PASSAGE TO READ:
——————————

# Phylogenetic tree

34,191pages on
this wiki

A phylogenetic tree, also called an evolutionary tree or a tree of life, is a tree showing the evolutionary interrelationships among various species or other entities that are believed to have a common ancestor. In a phylogenetic tree, each node with descendants represents the most recent common ancestor of the descendants, with edge lengths sometimes corresponding to time estimates. Each node in a phylogenetic tree is called a taxonomic unit. Internal nodes are generally referred to as Hypothetical Taxonomic Units (HTUs) as they cannot be directly observed.

Though the idea of a "tree" originally arose from earlier ideas of life as a progression from lower to higher forms (The Great Chain of Being), modern evolutionary biologists still use trees to depict evolution because it still effectively captures the idea speciation occurs through the splitting of lineages.

## Types of phylogenetic trees

A rooted phylogenetic tree is a directed tree with a unique node corresponding to the (usually imputed) most recent common ancestor of all the entities at the leaves of the tree. Figure 1 depicts a rooted phylogenetic tree, which has been colored according to the three-domain system[2]. The most common method for rooting trees is the use of an uncontroversial outgroup - close enough to allow inference from sequence or trait data, but far enough to be a clear outgroup.

Unrooted trees illustrate the relatedness of the leaf nodes without making assumptions about ancestry. While unrooted trees can always be generated from rooted ones by simply omitting the root, a root cannot be inferred from an unrooted tree without some means of identifying ancestry; this is normally done by including an outgroup in the input data or introducing additional assumptions about the relative rates of evolution on each branch, such as an application of the molecular clock hypothesis. Figure 2 depicts an unrooted phylogenetic tree[3] for myosin, a superfamily of proteins.

Both rooted and unrooted phylogenetic trees can be either bifurcating or multifurcating, and either labeled or unlabeled. A bifurcating tree has a maximum of two descendants arising from each interior node, while a multifurcating tree may have more than two. A labeled tree has specific values assigned to its leaves, while an unlabeled tree, sometimes called a tree shape, only defines a topology. The number of possible trees for a given number of leaf nodes depends on the specific type of tree, but there are always more multifurcating than bifurcating trees, more labeled than unlabeled trees, and more rooted than unrooted trees. The last distinction is the most biologically relevant; it arises because there are many places on an unrooted tree to put the root. For labeled bifurcating trees, there are

$\frac{(2n-3)!}{2^{n-2}(n-2)!}$

total rooted trees and

$\frac{(2n-5)!}{2^{n-3}(n-3)!}$

total unrooted trees, where n represents the number of leaf nodes. The number of unrooted trees for n input sequences or species is equal to the number of rooted trees for n-1 sequences.[4]

A Dendrogram is a broad term for the diagrammatic representation of a phylogenetic tree.

A Cladogram is a tree formed using cladistic methods. This type of tree only represents a branching pattern, i.e., its branch lengths do not represent time.

——————————

WHAT TO WORK ON: Please carry on with the article on phylogenetic trees, picking up after its final sentence about cladograms. The entries that come next are separate material with no connection to the phylogenetic tree article.

SUPPLIED ENTRIES:

——————————

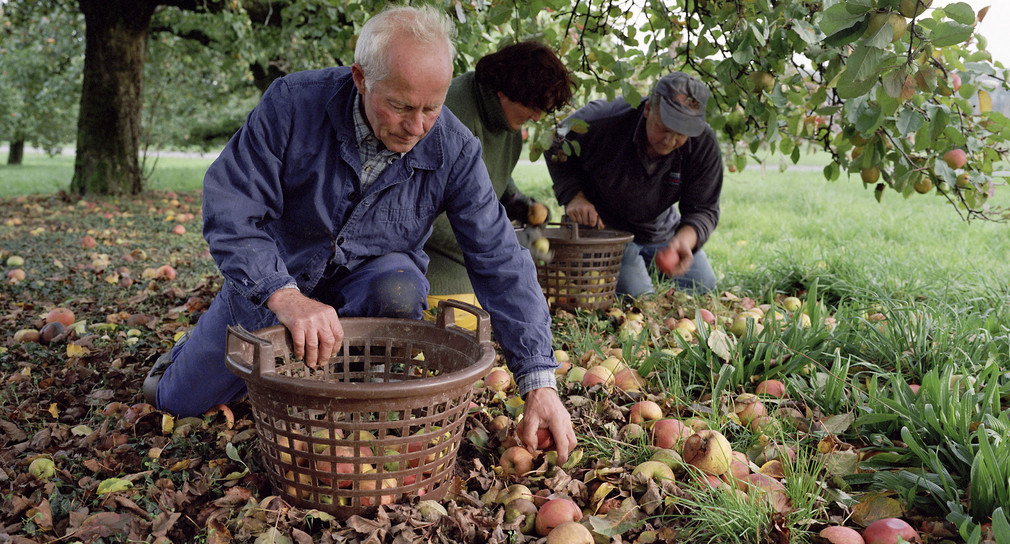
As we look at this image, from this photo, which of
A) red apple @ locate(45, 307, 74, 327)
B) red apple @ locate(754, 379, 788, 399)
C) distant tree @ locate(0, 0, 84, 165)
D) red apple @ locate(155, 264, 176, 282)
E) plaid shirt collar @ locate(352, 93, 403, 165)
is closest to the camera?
plaid shirt collar @ locate(352, 93, 403, 165)

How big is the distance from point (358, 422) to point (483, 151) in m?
1.86

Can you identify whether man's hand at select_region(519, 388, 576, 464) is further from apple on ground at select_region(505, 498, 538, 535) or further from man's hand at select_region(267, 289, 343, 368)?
man's hand at select_region(267, 289, 343, 368)

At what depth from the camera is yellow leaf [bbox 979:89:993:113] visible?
2467 mm

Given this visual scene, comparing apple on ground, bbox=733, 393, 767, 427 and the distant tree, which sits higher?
the distant tree

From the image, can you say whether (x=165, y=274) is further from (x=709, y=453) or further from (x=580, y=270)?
(x=709, y=453)

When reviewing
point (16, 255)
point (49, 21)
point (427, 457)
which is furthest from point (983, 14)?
point (49, 21)

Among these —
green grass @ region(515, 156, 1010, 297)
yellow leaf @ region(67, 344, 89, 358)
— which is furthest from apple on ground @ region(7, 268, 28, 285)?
green grass @ region(515, 156, 1010, 297)

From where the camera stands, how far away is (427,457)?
1710mm

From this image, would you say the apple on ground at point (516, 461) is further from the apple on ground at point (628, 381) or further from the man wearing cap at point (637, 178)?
the man wearing cap at point (637, 178)

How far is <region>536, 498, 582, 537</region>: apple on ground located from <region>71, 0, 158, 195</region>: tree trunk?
7.64 m

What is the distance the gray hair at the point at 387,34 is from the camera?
1.80m

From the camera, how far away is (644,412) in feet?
7.09

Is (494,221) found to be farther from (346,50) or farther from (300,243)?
(346,50)

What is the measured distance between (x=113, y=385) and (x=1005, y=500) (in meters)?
2.76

——————————

EXERCISE RESULT:
A Phylogram is a phylogenetic tree that explicitly represents number of character changes through its branch lengths.

A Chronogram is a phylogenetic tree that explicitly represents evolutionary time through its branch lengths.

## Phylogenetic tree construction

Main article: Computational phylogenetics

Phylogenetic trees among a nontrivial number of input sequences are constructed using computational phylogenetics methods. Distance-matrix methods such as neighbor-joining, which require multiple sequence alignments to calculate genetic distance, are simplest to implement; many sequence alignment methods such as ClustalW produce both sequence alignments and phylogenetic trees. Other methods include maximum parsimony and probabilistic inference techniques such as maximum likelihood; Bayesian inference has also been applied to phylogenetics but has been controversial.[4] Identifying the optimal tree using many of these techniques is NP-complete or NP-hard[4], so heuristic search and optimization methods are used in combination with tree-scoring functions to identify a reasonably good tree that fits the data.

Tree-building methods can be assessed on the basis of several criteria:[5]

• efficiency (how long does it take to compute the answer, how much memory does it need?)
• power (does it make good use of the data, or is information being wasted?)
• consistency (will it converge on the same answer repeatedly, if each time given different data for the same model problem?)
• robustness (does it cope well with violations of the assumptions of the underlying model?)
• falsifiability (does it alert us when it is not good to use, i.e. when assumptions are violated?)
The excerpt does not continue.